• **PROBLEM DESCRIPTION**: Only the lines from the line containing "Which is the farther" to the end of the entries should be repeated, exactly as they appear.

--------

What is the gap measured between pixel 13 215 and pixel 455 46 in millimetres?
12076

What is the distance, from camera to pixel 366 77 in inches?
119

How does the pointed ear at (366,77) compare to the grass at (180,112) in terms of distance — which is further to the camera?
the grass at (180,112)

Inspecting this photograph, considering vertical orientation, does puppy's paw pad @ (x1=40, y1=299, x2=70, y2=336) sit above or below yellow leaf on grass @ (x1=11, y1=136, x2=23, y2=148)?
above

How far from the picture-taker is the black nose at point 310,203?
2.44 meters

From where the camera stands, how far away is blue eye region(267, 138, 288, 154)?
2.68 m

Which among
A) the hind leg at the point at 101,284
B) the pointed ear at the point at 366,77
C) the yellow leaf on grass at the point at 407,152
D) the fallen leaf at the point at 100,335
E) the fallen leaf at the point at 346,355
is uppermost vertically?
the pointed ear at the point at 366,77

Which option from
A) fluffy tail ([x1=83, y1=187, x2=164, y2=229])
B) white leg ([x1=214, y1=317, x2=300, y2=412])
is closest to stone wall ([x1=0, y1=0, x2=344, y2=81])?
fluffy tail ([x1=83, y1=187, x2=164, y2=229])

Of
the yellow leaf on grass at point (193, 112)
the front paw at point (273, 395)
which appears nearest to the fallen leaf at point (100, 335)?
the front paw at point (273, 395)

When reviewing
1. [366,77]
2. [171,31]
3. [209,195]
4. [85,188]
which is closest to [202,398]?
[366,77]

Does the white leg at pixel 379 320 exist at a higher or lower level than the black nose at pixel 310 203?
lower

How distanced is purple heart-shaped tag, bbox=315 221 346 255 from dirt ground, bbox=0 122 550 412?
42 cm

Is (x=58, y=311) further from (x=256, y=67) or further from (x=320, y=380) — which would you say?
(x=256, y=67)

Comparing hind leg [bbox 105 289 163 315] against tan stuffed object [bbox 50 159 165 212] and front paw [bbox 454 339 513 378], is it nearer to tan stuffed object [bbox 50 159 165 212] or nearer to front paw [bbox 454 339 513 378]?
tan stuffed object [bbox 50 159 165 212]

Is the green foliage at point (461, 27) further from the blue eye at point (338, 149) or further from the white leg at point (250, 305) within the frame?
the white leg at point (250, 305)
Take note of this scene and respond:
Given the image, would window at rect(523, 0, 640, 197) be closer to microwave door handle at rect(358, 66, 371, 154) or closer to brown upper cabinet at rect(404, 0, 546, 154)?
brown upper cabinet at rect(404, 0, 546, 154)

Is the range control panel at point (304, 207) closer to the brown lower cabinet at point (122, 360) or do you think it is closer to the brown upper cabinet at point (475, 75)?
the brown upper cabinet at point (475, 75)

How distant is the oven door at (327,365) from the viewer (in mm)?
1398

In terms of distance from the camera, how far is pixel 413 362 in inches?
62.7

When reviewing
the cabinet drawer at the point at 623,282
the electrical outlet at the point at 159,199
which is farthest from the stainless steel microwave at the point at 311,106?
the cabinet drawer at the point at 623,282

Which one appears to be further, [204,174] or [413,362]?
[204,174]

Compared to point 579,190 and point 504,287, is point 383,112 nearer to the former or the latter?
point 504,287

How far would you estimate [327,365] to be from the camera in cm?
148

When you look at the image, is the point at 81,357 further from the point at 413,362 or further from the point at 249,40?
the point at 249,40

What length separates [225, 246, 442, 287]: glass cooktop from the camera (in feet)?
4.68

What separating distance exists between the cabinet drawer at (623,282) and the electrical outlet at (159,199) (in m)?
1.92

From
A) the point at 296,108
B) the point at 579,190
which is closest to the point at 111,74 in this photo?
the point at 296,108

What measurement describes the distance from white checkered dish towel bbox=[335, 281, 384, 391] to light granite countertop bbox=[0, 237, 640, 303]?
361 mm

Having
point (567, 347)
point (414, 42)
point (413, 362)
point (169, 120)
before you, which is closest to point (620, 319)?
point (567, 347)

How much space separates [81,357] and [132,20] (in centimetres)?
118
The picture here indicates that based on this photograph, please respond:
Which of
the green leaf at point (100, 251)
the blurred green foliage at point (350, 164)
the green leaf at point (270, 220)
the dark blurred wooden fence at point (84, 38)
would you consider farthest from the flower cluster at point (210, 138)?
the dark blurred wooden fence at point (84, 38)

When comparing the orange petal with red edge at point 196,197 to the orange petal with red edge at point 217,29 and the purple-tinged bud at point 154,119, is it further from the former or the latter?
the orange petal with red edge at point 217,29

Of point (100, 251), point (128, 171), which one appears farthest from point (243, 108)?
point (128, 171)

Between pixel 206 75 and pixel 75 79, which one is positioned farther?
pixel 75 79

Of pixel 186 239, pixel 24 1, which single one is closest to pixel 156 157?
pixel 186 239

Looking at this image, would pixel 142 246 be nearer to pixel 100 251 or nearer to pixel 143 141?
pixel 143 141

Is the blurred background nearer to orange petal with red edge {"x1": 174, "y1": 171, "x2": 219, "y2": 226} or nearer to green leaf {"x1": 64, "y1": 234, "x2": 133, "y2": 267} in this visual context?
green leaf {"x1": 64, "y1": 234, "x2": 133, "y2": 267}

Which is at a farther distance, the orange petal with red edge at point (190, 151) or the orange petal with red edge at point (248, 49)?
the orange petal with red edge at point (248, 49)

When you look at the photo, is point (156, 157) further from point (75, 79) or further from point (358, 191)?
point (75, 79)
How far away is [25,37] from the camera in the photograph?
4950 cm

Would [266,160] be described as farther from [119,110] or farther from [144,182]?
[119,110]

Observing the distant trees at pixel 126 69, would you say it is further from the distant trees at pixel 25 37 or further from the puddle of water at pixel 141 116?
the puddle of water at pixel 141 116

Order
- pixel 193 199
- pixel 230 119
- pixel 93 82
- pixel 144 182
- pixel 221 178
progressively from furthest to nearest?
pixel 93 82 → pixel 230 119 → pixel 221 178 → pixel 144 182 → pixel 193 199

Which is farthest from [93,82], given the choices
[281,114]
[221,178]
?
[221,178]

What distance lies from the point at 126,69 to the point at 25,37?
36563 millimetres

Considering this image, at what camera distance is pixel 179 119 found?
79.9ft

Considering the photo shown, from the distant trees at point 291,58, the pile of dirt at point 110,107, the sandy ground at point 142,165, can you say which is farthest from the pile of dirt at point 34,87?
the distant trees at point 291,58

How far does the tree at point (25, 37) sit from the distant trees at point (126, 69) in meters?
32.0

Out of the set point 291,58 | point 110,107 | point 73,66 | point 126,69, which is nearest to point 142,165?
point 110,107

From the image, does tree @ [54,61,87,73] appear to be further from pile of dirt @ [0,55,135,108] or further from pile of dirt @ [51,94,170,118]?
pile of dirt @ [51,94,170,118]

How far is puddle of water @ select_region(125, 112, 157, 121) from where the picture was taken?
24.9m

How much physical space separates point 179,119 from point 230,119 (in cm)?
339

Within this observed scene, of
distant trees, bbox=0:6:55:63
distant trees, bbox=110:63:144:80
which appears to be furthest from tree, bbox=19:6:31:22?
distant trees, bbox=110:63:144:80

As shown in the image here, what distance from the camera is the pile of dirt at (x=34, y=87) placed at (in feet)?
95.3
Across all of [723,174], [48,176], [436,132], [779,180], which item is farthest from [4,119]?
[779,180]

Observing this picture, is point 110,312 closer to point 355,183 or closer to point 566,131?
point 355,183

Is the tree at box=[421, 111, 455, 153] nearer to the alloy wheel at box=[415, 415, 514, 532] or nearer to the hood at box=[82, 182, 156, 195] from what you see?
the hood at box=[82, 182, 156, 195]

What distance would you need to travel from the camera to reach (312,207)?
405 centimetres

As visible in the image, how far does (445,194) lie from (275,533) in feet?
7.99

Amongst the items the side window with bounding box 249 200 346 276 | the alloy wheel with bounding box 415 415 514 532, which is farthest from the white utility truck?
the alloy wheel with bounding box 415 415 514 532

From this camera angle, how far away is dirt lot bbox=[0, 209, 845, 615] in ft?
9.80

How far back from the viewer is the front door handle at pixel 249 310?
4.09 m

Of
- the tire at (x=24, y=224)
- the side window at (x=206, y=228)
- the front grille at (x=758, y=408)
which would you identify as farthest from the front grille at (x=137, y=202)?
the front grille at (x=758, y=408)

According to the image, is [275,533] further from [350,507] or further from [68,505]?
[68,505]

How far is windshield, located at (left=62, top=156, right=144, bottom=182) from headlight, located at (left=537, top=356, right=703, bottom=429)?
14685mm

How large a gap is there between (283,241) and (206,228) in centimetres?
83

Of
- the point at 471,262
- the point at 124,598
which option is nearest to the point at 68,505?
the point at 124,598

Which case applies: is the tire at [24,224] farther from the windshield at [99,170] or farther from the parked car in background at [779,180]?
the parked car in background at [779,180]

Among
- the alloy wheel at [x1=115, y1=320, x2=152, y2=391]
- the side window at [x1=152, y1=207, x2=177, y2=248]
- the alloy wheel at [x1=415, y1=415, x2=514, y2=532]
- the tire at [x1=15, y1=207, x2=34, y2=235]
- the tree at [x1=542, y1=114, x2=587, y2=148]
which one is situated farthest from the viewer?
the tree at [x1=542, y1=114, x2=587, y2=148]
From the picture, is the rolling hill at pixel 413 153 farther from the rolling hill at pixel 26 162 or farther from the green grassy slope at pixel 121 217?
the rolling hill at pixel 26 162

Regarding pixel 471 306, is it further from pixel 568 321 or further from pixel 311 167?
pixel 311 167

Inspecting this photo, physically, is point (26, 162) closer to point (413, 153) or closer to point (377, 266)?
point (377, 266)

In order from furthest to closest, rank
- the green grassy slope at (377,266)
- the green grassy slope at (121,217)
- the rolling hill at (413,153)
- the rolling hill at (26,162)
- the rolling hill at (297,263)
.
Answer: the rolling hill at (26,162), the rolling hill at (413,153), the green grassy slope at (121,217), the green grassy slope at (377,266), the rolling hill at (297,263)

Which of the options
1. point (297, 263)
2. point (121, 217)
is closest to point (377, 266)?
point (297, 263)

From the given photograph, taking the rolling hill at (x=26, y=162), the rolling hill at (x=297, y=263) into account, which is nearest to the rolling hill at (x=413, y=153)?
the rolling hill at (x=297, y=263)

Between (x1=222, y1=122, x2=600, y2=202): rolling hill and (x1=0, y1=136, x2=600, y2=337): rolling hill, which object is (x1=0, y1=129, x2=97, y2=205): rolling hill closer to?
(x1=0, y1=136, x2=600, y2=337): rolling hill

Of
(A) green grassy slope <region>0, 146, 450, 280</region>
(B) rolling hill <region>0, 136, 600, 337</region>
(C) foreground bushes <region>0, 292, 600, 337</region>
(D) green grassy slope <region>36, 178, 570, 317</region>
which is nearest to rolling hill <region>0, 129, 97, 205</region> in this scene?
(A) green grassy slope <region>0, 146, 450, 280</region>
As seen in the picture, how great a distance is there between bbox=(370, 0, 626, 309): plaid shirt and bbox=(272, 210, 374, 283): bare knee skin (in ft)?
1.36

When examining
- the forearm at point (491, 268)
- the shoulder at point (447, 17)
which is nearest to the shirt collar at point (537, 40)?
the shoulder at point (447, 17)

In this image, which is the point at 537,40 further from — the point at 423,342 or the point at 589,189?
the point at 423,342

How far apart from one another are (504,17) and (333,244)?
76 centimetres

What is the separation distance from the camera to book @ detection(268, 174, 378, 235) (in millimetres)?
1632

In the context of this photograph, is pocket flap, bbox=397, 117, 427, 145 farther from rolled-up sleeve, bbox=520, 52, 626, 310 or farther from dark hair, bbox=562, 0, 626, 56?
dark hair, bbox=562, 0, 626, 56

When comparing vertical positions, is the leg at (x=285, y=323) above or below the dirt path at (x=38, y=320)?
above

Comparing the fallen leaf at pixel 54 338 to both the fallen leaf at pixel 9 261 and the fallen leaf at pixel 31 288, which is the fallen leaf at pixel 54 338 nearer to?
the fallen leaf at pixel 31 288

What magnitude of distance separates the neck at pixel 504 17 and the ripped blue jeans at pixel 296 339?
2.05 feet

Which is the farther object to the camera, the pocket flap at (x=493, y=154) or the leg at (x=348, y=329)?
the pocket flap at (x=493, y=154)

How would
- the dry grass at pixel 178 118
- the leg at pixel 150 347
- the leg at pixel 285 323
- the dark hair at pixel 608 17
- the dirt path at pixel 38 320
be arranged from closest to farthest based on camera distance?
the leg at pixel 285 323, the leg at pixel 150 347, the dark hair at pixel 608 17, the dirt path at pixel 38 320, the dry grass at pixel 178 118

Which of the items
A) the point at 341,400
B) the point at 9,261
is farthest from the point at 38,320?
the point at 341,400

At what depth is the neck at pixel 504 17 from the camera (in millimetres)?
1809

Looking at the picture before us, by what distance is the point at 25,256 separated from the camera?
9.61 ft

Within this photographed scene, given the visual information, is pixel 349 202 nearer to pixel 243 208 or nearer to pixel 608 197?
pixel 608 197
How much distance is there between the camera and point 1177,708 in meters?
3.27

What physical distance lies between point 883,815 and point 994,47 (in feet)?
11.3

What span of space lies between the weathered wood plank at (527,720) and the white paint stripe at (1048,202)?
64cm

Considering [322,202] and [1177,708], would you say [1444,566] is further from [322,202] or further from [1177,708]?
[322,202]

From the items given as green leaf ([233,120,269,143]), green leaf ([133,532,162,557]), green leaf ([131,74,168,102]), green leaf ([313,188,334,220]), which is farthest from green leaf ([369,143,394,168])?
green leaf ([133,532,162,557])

--------

• **EXERCISE RESULT**:
Which is the farther object to the camera, the pocket flap at (x=493, y=154) or the leg at (x=348, y=329)?
the pocket flap at (x=493, y=154)

How would
- the dry grass at pixel 178 118
- the leg at pixel 150 347
- the leg at pixel 285 323
- the dark hair at pixel 608 17
- the dirt path at pixel 38 320
be arranged from closest to farthest based on camera distance?
the leg at pixel 285 323, the leg at pixel 150 347, the dark hair at pixel 608 17, the dirt path at pixel 38 320, the dry grass at pixel 178 118

Which of the items
A) the point at 341,400
B) the point at 9,261
is farthest from the point at 38,320?
the point at 341,400

At what depth is the neck at pixel 504 17 from the camera (in millimetres)?
1809

Looking at the picture before us, by what distance is the point at 25,256 separated from the camera?
9.61 ft

Within this photographed scene, given the visual information, is pixel 349 202 nearer to pixel 243 208 or nearer to pixel 608 197?
pixel 608 197
How much distance is there between the camera and point 1177,708 in meters?
3.27

What physical distance lies between point 883,815 and point 994,47 (in feet)?
11.3

What span of space lies between the weathered wood plank at (527,720) and the white paint stripe at (1048,202)?
64cm

Considering [322,202] and [1177,708], would you say [1444,566] is further from [322,202] or further from [1177,708]?
[322,202]

From the items given as green leaf ([233,120,269,143]), green leaf ([133,532,162,557]), green leaf ([131,74,168,102]), green leaf ([313,188,334,220]), which is farthest from green leaf ([369,143,394,168])?
green leaf ([133,532,162,557])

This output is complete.